- **Short problem**:
Convert the lines of the records that start at the line containing "If you look at" and run to the end of the records into a Markdown table with columns No. and Text. Number each line and leave out blank lines.

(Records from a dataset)
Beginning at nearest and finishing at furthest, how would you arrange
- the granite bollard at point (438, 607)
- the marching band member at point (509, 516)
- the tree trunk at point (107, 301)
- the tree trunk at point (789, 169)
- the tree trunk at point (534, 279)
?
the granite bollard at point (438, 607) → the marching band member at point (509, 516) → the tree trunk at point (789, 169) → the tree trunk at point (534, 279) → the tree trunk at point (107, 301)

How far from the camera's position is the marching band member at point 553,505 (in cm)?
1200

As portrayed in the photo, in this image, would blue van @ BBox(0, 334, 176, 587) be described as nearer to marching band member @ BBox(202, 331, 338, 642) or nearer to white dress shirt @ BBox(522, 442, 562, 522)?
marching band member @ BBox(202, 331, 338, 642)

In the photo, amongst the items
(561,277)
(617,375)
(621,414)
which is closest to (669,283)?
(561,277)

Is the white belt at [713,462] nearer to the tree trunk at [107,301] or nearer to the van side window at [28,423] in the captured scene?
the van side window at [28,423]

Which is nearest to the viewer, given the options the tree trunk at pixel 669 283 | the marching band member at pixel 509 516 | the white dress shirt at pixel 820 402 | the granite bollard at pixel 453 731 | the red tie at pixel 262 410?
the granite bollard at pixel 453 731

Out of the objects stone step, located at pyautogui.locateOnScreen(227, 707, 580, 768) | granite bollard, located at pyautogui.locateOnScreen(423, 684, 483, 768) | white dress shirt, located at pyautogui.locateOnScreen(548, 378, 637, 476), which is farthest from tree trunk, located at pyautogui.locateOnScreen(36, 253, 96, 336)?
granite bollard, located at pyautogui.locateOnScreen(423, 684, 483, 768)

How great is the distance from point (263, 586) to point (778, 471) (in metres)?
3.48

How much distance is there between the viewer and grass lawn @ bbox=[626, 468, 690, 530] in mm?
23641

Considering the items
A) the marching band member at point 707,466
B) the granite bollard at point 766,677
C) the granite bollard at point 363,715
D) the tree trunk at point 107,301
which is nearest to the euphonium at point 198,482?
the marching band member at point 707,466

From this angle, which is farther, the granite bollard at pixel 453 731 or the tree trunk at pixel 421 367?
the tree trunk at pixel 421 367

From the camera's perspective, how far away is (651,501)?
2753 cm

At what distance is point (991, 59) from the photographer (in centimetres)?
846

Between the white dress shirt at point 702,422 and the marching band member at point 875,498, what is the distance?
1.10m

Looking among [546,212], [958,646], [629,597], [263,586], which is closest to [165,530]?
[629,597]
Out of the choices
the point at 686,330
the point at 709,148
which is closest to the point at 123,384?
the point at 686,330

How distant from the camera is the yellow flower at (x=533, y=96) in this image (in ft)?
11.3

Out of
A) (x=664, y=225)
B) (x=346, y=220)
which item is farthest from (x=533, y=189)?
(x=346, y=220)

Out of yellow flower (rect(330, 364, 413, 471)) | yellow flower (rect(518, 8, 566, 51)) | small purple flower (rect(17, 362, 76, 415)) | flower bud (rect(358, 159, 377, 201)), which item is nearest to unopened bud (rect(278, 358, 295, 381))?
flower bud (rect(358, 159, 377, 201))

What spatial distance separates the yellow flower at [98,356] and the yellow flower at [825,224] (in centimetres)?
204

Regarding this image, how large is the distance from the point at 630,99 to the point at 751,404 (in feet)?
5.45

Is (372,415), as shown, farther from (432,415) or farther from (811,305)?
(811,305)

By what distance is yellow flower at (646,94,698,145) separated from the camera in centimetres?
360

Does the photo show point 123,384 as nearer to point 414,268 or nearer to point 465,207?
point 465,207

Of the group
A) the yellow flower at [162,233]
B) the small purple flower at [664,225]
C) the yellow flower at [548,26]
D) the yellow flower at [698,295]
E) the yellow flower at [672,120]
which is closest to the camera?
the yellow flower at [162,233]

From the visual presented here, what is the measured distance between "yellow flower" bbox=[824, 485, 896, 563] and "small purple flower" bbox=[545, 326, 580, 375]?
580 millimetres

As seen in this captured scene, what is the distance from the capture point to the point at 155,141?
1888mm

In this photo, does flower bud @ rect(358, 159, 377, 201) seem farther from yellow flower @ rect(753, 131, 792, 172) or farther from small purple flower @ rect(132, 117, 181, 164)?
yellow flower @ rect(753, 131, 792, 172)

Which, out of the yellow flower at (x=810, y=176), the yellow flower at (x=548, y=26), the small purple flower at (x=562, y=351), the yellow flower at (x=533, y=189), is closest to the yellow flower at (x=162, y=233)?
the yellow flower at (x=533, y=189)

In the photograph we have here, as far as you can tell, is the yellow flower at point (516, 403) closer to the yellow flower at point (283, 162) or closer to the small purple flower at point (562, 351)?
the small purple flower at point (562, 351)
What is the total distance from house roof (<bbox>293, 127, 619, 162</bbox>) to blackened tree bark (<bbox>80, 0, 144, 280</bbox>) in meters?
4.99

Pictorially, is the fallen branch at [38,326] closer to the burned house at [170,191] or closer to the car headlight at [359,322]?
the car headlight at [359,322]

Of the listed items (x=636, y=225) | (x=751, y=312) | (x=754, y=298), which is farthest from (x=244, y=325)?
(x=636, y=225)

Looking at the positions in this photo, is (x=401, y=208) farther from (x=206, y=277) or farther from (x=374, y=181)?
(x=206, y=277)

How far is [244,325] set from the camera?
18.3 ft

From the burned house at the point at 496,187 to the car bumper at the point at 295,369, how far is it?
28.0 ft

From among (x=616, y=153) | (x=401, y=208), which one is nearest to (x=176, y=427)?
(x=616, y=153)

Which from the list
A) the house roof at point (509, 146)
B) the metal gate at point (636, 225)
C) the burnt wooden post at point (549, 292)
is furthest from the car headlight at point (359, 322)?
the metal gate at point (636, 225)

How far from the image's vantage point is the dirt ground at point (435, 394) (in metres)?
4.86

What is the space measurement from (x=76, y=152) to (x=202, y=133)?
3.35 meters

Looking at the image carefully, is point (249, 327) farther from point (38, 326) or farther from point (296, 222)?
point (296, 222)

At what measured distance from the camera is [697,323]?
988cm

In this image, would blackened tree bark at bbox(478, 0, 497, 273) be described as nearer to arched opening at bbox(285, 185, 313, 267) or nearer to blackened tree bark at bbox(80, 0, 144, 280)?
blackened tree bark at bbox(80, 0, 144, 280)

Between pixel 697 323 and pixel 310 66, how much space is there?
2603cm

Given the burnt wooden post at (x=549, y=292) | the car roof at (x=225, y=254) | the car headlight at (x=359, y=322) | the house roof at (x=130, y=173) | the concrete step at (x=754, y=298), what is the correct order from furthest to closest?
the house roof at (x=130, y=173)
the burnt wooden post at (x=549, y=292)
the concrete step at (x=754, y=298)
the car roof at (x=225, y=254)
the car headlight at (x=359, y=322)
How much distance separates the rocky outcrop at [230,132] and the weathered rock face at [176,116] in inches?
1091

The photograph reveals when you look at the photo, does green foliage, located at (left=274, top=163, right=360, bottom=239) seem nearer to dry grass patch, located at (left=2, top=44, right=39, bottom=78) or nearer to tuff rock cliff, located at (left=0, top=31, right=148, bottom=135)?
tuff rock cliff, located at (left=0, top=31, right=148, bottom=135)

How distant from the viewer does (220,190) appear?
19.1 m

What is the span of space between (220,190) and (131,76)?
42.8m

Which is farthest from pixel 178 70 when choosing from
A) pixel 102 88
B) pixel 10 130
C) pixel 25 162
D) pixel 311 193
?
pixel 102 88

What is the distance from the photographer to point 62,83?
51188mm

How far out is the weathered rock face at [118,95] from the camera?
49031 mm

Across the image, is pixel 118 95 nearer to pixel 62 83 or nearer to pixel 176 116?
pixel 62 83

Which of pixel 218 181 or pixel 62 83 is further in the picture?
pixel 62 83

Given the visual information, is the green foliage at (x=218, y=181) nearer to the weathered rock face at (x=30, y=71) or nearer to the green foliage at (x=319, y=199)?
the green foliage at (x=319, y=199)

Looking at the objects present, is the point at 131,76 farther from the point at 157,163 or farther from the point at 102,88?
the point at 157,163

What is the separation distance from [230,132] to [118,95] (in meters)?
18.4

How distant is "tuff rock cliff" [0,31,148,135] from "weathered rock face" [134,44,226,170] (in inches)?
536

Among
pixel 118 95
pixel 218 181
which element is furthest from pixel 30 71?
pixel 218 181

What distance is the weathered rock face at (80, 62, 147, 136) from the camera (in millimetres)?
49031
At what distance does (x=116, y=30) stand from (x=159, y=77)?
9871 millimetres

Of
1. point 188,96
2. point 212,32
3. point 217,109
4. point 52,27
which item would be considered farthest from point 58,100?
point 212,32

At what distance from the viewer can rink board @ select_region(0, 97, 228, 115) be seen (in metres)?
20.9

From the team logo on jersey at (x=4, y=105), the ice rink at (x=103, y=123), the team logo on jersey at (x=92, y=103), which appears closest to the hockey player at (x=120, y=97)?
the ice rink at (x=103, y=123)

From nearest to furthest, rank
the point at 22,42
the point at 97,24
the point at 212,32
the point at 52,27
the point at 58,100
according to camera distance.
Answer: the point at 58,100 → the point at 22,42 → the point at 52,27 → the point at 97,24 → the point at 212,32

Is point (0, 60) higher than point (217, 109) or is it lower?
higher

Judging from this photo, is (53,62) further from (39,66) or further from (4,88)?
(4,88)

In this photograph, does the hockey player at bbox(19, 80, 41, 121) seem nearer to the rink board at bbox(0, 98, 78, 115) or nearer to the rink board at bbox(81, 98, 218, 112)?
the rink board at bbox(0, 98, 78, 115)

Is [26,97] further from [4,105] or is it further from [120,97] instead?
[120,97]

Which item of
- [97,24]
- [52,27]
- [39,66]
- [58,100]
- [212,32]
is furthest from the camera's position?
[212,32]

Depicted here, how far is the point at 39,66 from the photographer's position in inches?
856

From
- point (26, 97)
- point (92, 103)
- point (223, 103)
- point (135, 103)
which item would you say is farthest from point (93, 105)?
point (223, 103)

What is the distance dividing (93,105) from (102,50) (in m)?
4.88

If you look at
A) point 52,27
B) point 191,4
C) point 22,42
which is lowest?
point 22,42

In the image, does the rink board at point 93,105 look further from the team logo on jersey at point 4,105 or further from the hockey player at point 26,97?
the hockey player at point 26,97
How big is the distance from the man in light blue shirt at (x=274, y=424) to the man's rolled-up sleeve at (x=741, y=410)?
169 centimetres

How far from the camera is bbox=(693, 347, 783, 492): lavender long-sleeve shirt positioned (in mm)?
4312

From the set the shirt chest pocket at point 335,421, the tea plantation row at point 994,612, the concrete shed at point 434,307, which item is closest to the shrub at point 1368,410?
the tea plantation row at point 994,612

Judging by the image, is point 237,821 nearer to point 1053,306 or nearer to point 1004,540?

- **Reply**:
| No. | Text |
|---|---|
| 1 | If you look at |
| 2 | A) point 52,27 |
| 3 | B) point 191,4 |
| 4 | C) point 22,42 |
| 5 | which is lowest? |
| 6 | point 22,42 |
| 7 | In the image, does the rink board at point 93,105 look further from the team logo on jersey at point 4,105 or further from the hockey player at point 26,97? |
| 8 | the hockey player at point 26,97 |
| 9 | How big is the distance from the man in light blue shirt at (x=274, y=424) to the man's rolled-up sleeve at (x=741, y=410)? |
| 10 | 169 centimetres |
| 11 | How far from the camera is bbox=(693, 347, 783, 492): lavender long-sleeve shirt positioned (in mm)? |
| 12 | 4312 |
| 13 | From the set the shirt chest pocket at point 335,421, the tea plantation row at point 994,612, the concrete shed at point 434,307, which item is closest to the shrub at point 1368,410? |
| 14 | the tea plantation row at point 994,612 |
| 15 | Judging by the image, is point 237,821 nearer to point 1053,306 or nearer to point 1004,540? |